**TASK MATERIAL**
================================
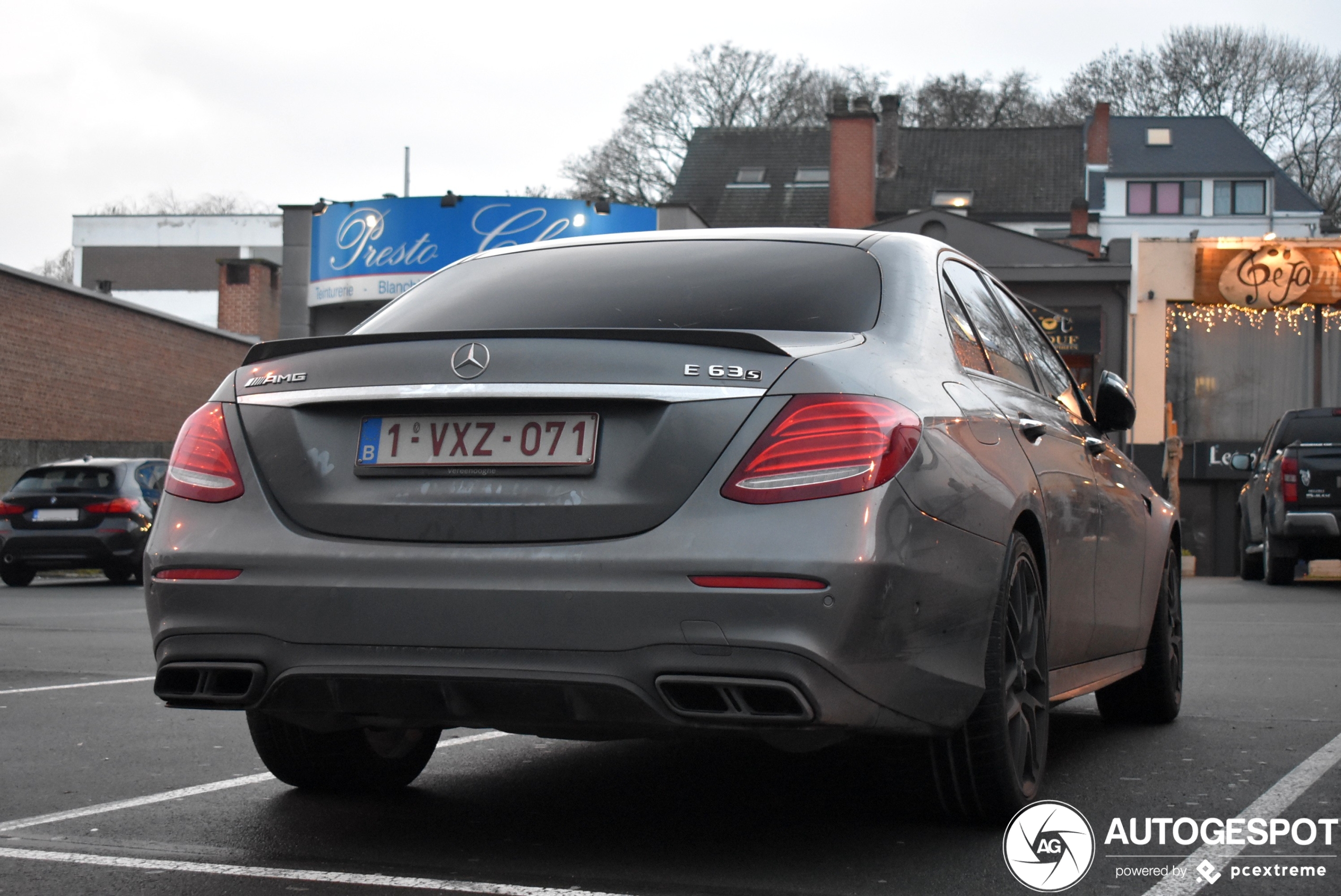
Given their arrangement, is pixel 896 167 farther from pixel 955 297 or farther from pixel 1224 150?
pixel 955 297

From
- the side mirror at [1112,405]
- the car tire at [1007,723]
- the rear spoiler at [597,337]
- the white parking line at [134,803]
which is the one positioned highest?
the rear spoiler at [597,337]

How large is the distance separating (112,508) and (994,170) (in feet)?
158

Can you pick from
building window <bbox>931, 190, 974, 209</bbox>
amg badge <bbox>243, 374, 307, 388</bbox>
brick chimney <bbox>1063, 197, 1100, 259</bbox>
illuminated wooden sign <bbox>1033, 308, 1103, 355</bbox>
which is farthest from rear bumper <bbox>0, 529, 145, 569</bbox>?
building window <bbox>931, 190, 974, 209</bbox>

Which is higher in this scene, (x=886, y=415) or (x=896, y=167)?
(x=896, y=167)

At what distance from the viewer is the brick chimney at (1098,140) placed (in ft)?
198

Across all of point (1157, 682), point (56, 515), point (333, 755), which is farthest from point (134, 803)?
point (56, 515)

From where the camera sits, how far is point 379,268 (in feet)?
105

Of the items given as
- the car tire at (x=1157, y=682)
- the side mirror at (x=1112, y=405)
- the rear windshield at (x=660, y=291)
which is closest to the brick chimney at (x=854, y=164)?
the car tire at (x=1157, y=682)

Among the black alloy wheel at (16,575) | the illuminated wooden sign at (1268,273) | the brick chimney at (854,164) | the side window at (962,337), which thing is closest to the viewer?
the side window at (962,337)

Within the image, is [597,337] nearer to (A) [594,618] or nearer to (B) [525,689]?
(A) [594,618]

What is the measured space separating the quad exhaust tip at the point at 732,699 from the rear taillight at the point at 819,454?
0.38 metres

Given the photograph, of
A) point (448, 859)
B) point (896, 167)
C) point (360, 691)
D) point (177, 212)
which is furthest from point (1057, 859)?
point (177, 212)

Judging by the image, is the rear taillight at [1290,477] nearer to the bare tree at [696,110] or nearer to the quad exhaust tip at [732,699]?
the quad exhaust tip at [732,699]

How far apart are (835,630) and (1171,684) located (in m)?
3.39
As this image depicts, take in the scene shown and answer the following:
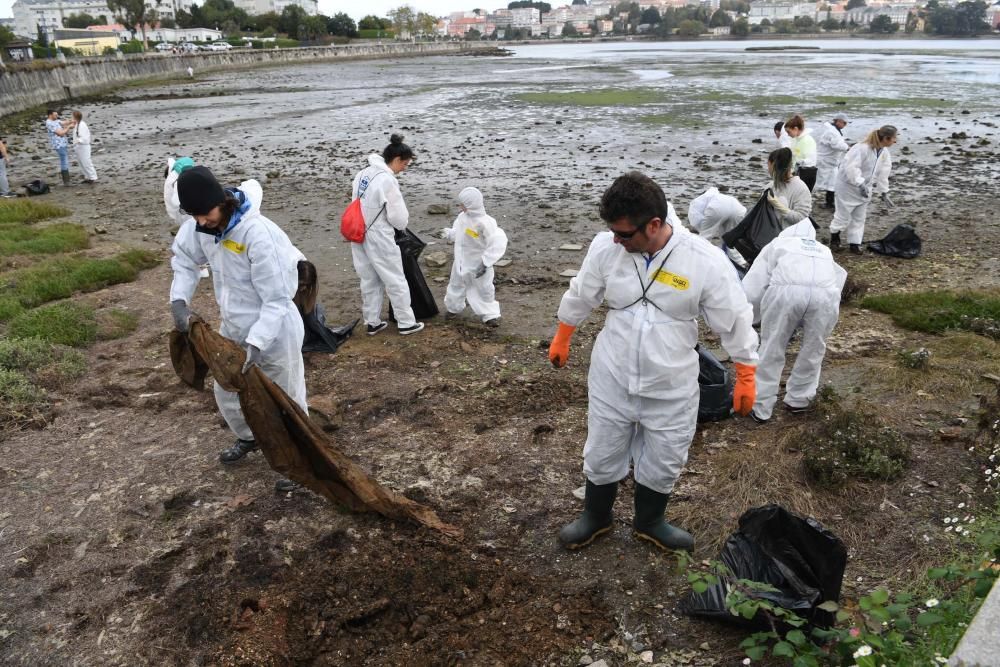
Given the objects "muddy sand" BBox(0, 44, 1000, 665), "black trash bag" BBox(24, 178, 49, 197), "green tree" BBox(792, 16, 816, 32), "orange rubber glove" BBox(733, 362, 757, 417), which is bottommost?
"muddy sand" BBox(0, 44, 1000, 665)

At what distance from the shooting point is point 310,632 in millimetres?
3033

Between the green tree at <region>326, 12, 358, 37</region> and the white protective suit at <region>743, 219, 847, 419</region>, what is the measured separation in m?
97.2

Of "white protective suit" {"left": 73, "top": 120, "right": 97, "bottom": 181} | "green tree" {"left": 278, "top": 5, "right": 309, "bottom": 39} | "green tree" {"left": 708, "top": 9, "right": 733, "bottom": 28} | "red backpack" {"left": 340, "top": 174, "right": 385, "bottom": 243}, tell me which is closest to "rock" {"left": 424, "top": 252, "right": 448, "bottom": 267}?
"red backpack" {"left": 340, "top": 174, "right": 385, "bottom": 243}

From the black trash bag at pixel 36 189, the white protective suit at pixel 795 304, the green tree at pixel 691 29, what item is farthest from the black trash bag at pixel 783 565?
the green tree at pixel 691 29

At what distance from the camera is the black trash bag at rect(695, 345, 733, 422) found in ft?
15.2

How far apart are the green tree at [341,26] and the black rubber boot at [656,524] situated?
324 ft

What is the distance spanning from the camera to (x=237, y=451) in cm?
444

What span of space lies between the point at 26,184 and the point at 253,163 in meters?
4.58

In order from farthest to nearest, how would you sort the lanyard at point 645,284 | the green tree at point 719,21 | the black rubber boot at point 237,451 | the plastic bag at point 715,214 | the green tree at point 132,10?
the green tree at point 719,21, the green tree at point 132,10, the plastic bag at point 715,214, the black rubber boot at point 237,451, the lanyard at point 645,284

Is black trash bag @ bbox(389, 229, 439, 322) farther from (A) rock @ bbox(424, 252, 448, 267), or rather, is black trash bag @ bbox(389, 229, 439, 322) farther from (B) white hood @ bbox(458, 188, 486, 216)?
(A) rock @ bbox(424, 252, 448, 267)

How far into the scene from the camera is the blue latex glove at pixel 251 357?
3547 millimetres

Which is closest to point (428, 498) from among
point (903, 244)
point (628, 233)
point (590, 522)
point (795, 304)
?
point (590, 522)

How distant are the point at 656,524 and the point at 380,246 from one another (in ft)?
12.6

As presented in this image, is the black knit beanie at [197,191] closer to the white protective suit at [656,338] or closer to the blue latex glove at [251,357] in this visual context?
the blue latex glove at [251,357]
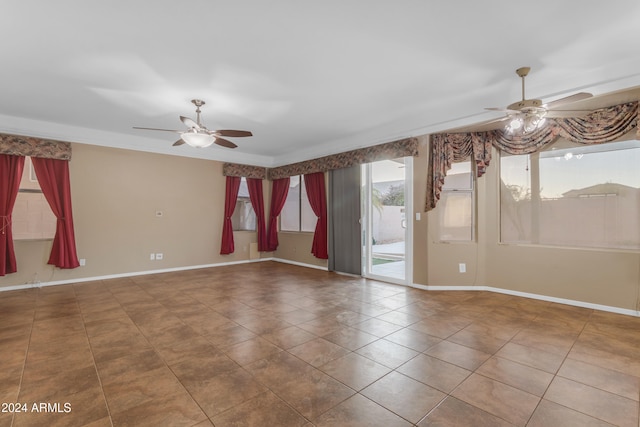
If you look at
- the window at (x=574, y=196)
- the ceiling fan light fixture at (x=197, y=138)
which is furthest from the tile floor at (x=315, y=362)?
the ceiling fan light fixture at (x=197, y=138)

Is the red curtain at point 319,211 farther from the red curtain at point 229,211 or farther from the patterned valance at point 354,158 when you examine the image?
the red curtain at point 229,211

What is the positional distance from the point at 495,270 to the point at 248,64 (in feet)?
14.5

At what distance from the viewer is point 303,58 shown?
2842 mm

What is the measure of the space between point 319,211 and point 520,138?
375 centimetres

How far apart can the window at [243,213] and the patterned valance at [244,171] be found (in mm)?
269

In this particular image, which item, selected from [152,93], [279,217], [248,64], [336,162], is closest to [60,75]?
[152,93]

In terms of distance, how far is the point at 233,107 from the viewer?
4.05m

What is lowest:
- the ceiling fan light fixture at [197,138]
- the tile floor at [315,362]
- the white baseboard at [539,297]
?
the tile floor at [315,362]

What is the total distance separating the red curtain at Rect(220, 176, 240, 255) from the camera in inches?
265

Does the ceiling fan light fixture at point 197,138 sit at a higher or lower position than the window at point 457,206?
higher

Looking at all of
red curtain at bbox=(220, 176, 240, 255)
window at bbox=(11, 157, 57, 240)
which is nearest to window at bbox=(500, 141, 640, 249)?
red curtain at bbox=(220, 176, 240, 255)

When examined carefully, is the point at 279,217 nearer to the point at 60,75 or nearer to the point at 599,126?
the point at 60,75

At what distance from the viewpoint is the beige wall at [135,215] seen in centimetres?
505

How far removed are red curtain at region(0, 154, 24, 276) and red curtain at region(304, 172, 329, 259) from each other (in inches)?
195
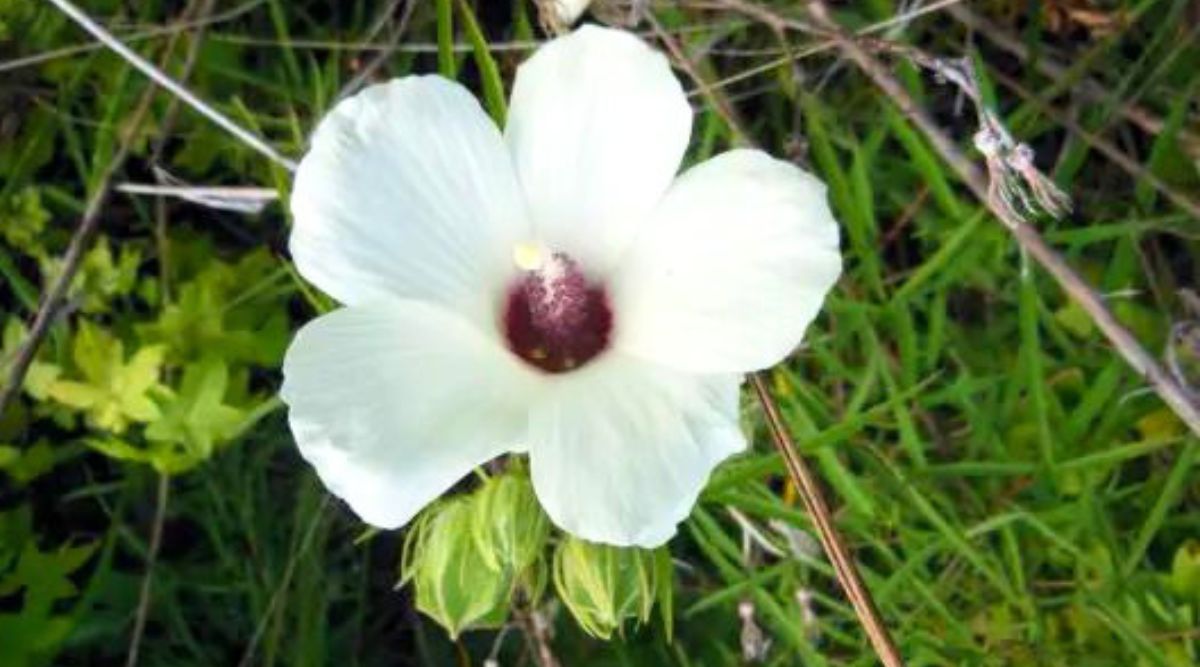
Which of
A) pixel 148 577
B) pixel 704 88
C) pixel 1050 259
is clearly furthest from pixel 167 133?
pixel 1050 259

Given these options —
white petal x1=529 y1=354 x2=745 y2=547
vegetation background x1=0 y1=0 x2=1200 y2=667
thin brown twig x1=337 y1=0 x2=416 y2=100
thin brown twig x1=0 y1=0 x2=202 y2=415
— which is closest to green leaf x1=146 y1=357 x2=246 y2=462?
vegetation background x1=0 y1=0 x2=1200 y2=667

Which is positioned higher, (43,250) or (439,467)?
(439,467)

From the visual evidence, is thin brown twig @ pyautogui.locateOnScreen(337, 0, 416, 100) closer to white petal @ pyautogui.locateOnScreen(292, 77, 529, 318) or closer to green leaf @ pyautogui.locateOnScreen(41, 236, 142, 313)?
green leaf @ pyautogui.locateOnScreen(41, 236, 142, 313)

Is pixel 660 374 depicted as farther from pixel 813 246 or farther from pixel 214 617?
pixel 214 617

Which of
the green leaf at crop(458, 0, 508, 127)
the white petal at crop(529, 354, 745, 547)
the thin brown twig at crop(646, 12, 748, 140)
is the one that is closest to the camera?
the white petal at crop(529, 354, 745, 547)

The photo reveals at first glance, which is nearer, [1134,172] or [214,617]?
[1134,172]

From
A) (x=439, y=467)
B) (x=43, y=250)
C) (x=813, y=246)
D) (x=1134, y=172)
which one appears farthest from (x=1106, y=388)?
(x=43, y=250)
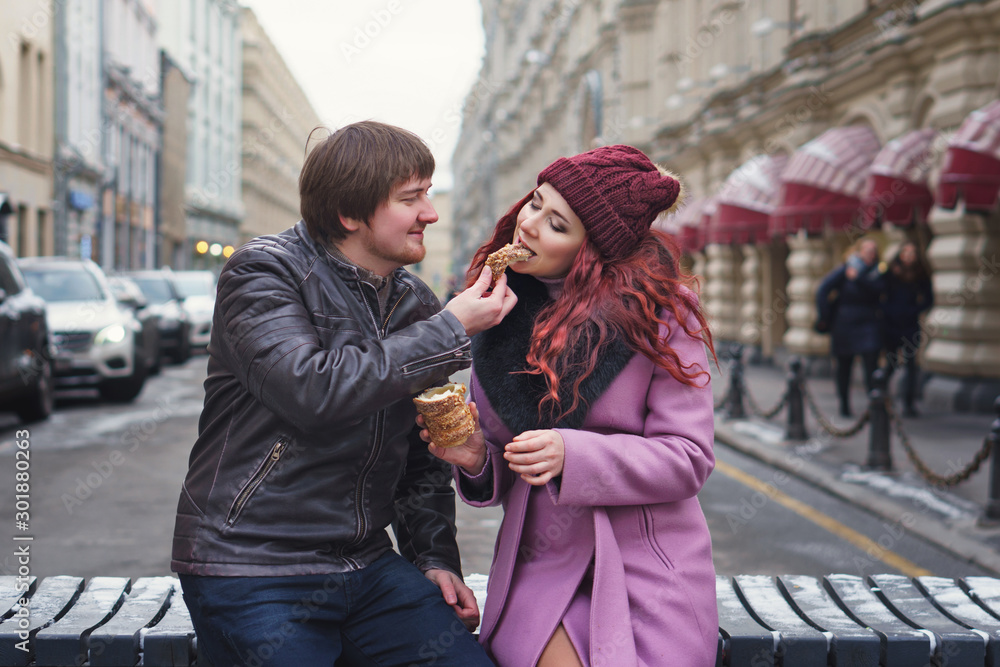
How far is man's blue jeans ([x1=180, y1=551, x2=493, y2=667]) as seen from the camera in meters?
2.27

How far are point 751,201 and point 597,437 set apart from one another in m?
19.4

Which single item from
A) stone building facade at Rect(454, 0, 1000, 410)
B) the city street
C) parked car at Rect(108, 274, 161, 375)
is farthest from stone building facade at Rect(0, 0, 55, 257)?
the city street

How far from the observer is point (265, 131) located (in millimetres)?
86562

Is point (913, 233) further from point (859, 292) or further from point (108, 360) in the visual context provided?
point (108, 360)

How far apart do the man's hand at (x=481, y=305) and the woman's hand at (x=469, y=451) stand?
0.19 meters

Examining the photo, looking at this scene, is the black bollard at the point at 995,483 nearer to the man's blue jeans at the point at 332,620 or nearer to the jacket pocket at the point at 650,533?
the jacket pocket at the point at 650,533

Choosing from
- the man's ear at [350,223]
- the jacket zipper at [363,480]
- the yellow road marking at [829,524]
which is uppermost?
the man's ear at [350,223]

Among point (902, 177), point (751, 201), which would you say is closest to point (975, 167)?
point (902, 177)

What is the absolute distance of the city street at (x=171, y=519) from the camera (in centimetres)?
613

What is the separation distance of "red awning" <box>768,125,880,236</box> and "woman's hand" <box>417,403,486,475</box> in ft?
49.3

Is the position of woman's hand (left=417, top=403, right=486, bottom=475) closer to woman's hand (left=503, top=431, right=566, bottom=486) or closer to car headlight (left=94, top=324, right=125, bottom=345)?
woman's hand (left=503, top=431, right=566, bottom=486)

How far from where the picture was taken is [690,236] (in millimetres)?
27297

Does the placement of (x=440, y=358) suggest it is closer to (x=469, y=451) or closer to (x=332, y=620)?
(x=469, y=451)

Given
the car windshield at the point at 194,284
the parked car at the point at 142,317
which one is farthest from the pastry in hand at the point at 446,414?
the car windshield at the point at 194,284
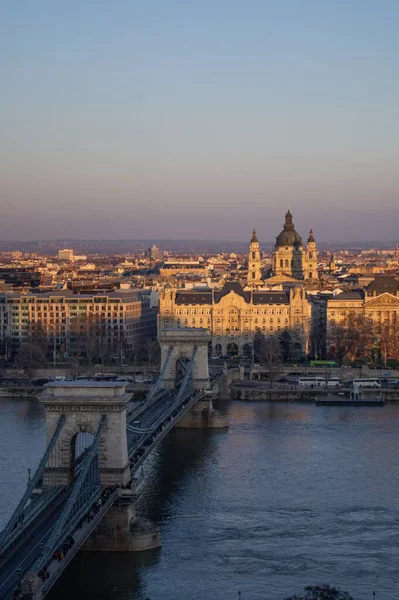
================================
**TASK STATEMENT**
Rewrite the entries between the line holding "How far from where" and the end of the records, inclusive, replacing "parked car" with "stationary car" and keeping everything else unchanged. Leave the pictures out of your answer.

**ANSWER TO THE PROBLEM**
How far from where the picture was taken is [690,236] (in millimetres)?
27297

Does the placement of (x=440, y=358) suggest it is closer to (x=469, y=451) or closer to (x=332, y=620)?
(x=469, y=451)

Given
the car windshield at the point at 194,284
the stationary car at the point at 142,317
which one is farthest from the pastry in hand at the point at 446,414?
the car windshield at the point at 194,284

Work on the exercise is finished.